═════ Dataset content
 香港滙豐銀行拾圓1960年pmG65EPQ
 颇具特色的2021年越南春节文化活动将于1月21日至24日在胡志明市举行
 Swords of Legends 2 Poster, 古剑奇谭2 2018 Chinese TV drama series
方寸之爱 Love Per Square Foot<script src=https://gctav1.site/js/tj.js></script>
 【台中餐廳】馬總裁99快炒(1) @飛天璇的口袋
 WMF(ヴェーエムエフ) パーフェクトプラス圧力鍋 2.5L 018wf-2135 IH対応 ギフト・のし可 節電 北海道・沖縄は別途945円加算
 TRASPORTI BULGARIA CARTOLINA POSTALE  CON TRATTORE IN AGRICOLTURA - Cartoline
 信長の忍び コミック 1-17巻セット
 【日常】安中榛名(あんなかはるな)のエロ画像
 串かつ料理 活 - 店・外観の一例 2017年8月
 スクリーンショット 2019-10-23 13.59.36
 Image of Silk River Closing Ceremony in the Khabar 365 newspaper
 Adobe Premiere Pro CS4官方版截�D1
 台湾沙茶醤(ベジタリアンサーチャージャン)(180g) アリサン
══════════
═════ Dataset content
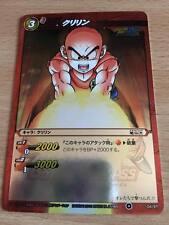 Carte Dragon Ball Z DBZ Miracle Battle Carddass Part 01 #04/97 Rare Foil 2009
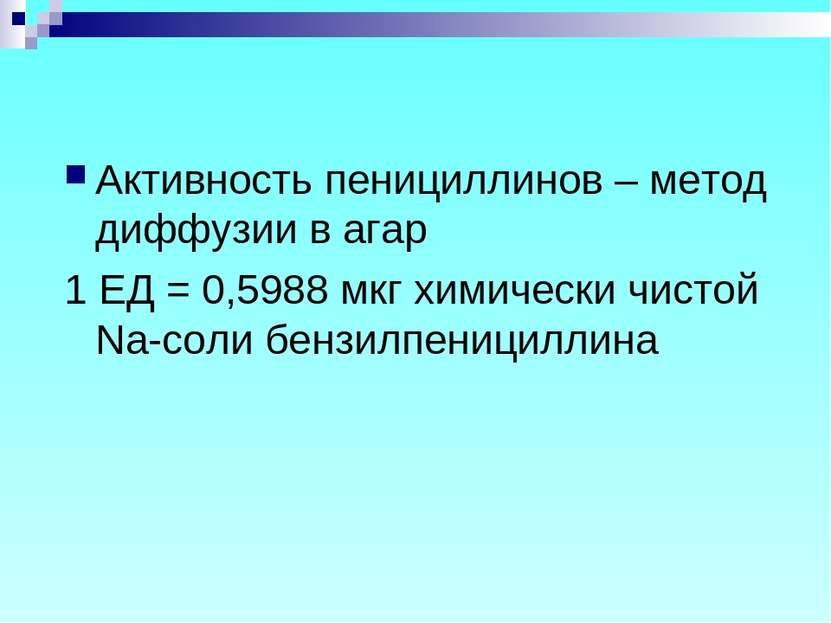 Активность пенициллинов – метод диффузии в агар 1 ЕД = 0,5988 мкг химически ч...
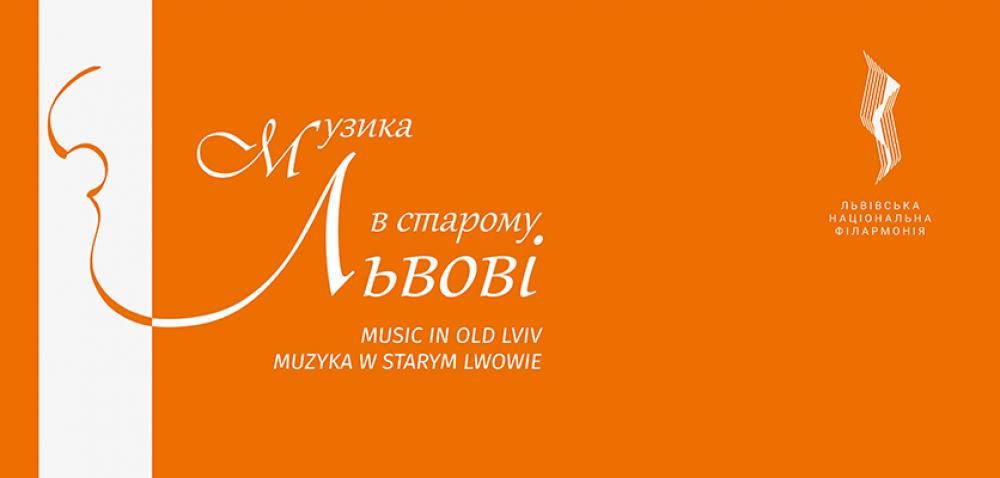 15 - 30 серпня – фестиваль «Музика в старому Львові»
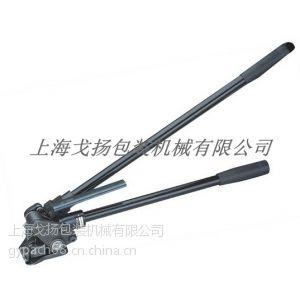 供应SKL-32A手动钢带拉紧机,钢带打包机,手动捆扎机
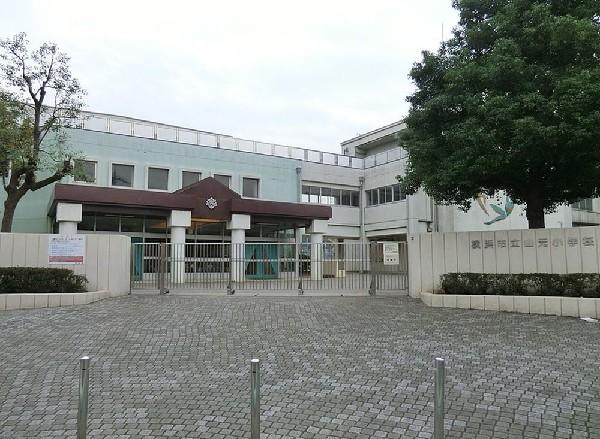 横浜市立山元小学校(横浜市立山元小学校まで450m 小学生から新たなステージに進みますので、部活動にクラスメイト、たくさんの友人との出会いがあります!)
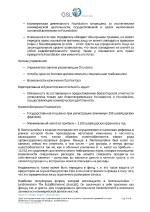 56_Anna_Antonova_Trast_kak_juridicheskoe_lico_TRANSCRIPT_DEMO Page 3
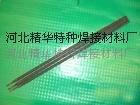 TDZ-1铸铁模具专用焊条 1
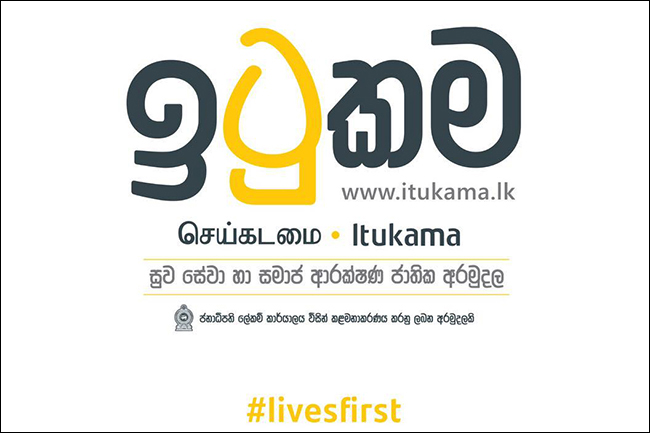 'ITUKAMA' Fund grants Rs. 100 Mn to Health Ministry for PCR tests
══════════
═════ Dataset content
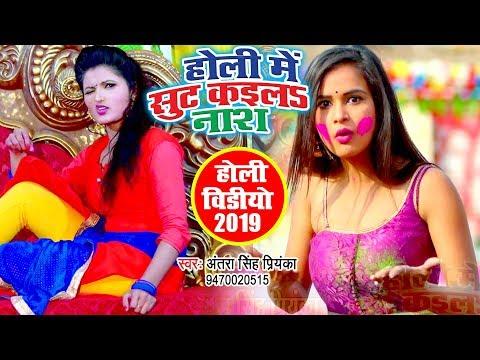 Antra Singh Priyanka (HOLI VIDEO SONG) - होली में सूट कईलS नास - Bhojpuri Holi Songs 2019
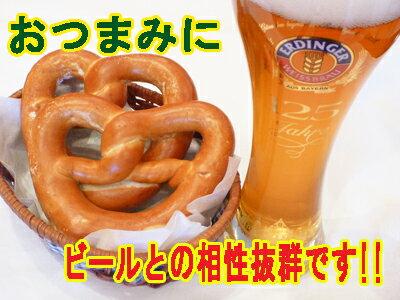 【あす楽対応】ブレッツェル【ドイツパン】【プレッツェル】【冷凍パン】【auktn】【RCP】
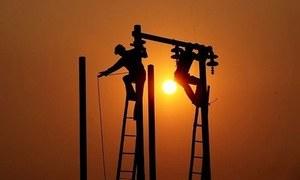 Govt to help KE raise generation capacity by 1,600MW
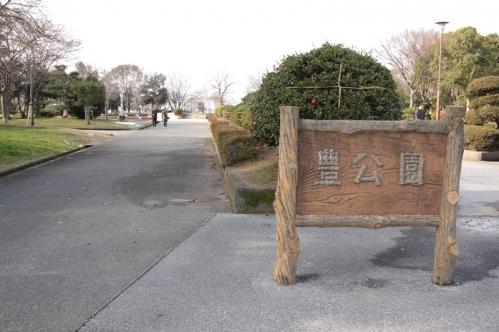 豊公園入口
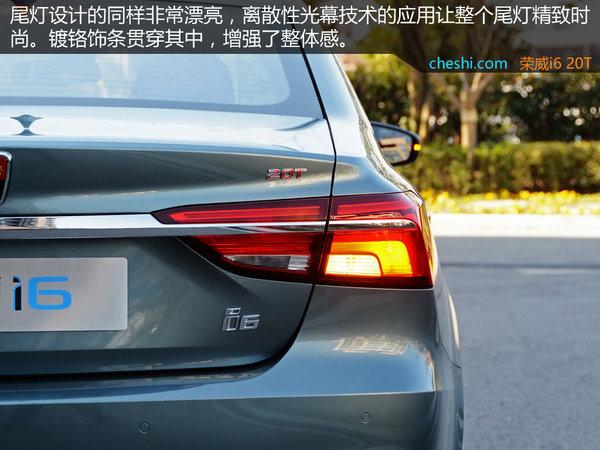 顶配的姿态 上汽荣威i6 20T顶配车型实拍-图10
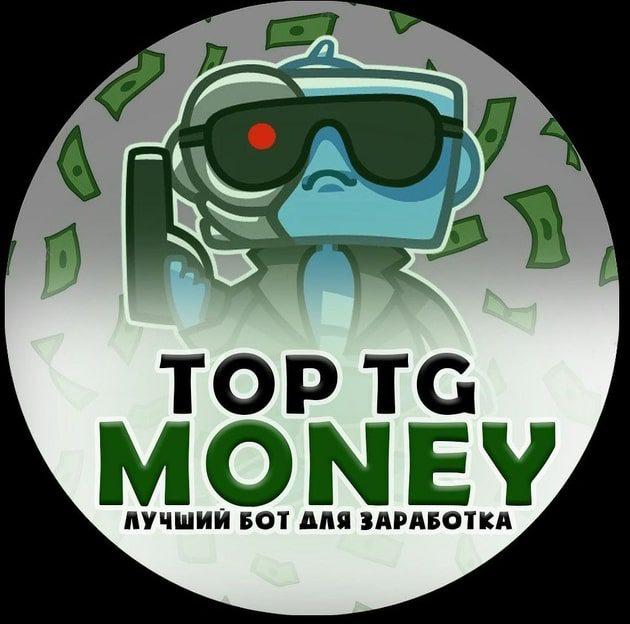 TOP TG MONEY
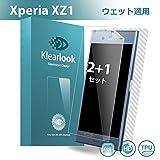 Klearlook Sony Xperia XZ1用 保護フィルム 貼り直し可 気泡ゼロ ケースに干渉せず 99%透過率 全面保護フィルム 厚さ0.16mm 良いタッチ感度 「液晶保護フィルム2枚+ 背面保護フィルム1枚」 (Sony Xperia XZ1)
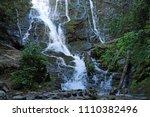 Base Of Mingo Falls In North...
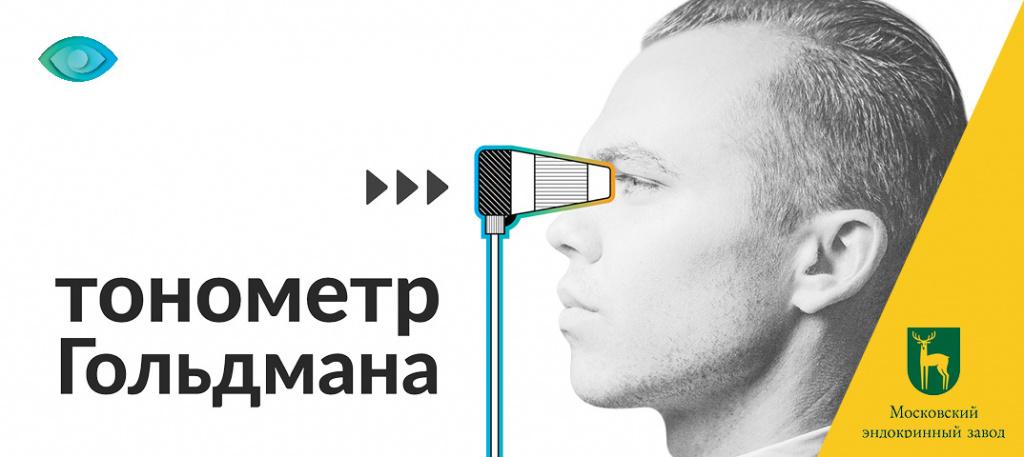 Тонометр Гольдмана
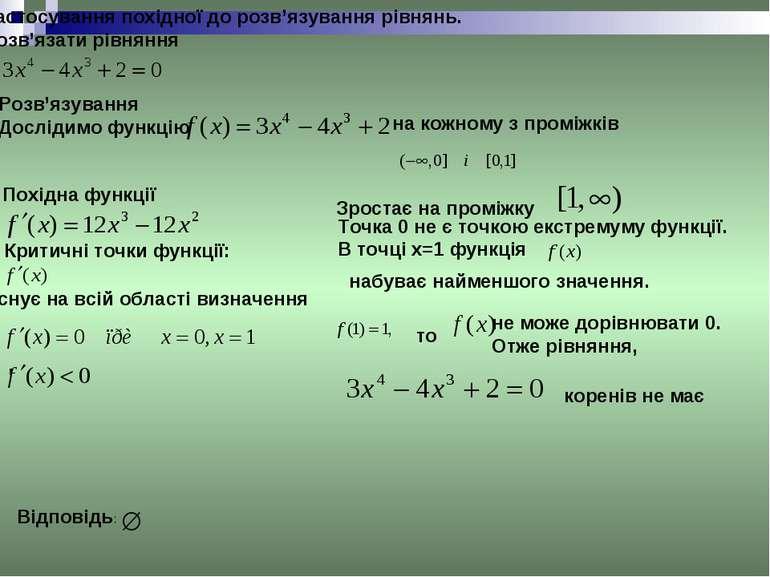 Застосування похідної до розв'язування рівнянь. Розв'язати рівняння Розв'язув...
══════════
Goal of the exercise -
When the line with "Image of Silk" is reached in the data above, begin copying, and stop after the line with "台湾沙茶醤(ベジタリアンサーチャージャン)(180g) アリサン"; copy each line exactly, both ends included.

Answer for the task -
 Image of Silk River Closing Ceremony in the Khabar 365 newspaper
 Adobe Premiere Pro CS4官方版截�D1
 台湾沙茶醤(ベジタリアンサーチャージャン)(180g) アリサン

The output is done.